The Morgul-marks blazed in Cedric's vision — all five points burning with trust so deep it predated his arrival in this body. The bond between them was not something Cedric had built; it was something he had inherited, something the original Ranger had cultivated over years of shared patrol and kinship.
And the Pact's hunger surged to a roar.
[ARAGORN — BOND LEVEL: MAXIMUM]
[VULNERABILITY ACCESS: COMPLETE]
[BETRAYAL PROJECTION: UNPRECEDENTED]
[CROWN TOOTH #9 — KINSLAYER'S APEX]
The system notation burned across his awareness with a hunger that made his hands shake. The rune-marks on his palms flared with punishment — genuine compassion, genuine presence, genuine kinship with a man who deserved better than what Cedric carried.
He ignored both. The hunger and the pain.
"The doom you speak of," Cedric said carefully, "is not a curse. It is a choice. Arwen chose you. You are choosing to be worthy of her choice. That is not doom — it is love."
Aragorn was silent for a long moment. When he spoke again, his voice was rough.
"You have a way with words, kinsman. Where did a Ranger of the wild learn such philosophy?"
From a world you'll never know. From stories I watched in another life. From trying to understand what makes people sacrifice everything for each other.
"The wild teaches many things," Cedric said. "Mostly how to survive. But sometimes, in the quiet moments between dangers, it teaches why survival matters."
Aragorn's hand found his shoulder. The grip was warm, solid, the touch of a man who had found something he needed in the words of another.
"It is good to sit with a kinsman, Cedric. The road is easier when shared."
The simplicity of the gratitude was devastating.
[HEROIC EMOTION: GENUINE COMPASSION]
[CONSEQUENCE: TIER 1 PUNISHMENT — SUSTAINED]
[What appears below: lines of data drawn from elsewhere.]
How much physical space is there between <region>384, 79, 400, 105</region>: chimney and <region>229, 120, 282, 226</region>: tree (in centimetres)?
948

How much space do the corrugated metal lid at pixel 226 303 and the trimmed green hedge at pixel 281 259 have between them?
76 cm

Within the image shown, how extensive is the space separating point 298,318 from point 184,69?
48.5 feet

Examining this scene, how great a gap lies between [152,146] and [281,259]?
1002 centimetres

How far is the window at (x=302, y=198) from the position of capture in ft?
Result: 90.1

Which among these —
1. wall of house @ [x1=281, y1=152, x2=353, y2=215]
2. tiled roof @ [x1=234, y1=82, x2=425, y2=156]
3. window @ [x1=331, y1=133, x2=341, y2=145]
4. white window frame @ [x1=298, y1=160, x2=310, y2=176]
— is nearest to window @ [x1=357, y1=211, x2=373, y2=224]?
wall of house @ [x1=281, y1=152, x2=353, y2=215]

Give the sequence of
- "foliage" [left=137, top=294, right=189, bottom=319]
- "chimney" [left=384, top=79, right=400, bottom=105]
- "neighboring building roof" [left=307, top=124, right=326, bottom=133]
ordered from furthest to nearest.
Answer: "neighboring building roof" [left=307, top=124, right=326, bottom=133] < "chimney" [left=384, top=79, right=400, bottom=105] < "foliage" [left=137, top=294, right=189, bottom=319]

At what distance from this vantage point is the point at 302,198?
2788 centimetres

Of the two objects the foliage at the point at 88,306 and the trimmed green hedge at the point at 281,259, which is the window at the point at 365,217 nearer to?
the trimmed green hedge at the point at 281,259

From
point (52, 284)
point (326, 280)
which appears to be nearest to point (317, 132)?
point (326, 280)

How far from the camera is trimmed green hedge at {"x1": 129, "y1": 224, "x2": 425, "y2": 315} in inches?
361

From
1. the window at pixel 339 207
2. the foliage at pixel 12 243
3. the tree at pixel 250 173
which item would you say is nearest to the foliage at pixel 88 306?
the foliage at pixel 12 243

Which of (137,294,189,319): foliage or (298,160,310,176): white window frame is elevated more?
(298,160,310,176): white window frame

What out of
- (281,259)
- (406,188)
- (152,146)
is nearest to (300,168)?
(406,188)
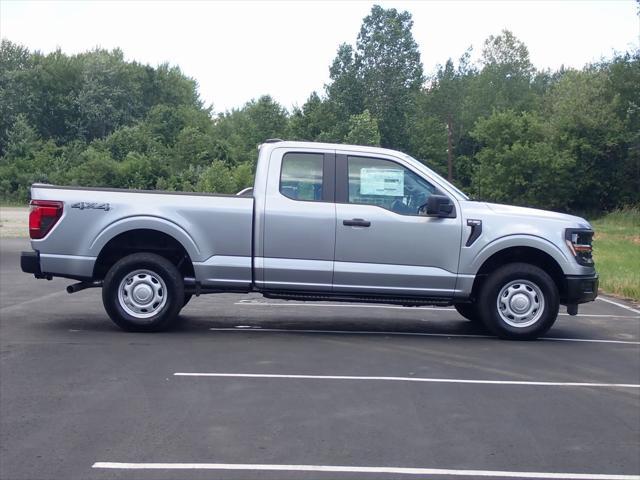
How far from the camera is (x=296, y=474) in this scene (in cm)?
551

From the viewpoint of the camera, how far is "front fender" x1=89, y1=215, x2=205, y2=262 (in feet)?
33.9

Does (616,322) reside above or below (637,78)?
below

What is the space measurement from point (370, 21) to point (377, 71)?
14.9ft

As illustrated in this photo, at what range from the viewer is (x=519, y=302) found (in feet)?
34.8

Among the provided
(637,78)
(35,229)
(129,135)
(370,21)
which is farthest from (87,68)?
(35,229)

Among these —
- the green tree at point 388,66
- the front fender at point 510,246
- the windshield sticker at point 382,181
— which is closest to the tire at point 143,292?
the windshield sticker at point 382,181

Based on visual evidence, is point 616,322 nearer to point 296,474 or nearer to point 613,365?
point 613,365

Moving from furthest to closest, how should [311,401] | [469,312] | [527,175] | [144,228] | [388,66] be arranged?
[388,66]
[527,175]
[469,312]
[144,228]
[311,401]

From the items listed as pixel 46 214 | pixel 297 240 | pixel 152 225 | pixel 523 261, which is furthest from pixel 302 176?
pixel 46 214

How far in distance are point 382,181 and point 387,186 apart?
8cm

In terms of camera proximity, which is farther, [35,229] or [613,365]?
[35,229]

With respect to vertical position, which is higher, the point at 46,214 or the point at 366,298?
the point at 46,214

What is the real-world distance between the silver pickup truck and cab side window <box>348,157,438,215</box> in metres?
0.01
The rune-burn spread across Cedric's forearms like slow fire, punishment for caring about someone he was designed to destroy. He absorbed it without flinching, letting the pain settle into his bones, and he stayed beside Aragorn until the dawn turned the east grey and the stars faded into morning.
The pipe-weed smoke rose into the pre-dawn dark, dissolving into nothing, and Cedric watched it go and thought that all things of beauty were temporary.
The smoke. The silence. The unearned trust of a king who did not yet know what his kinsman carried.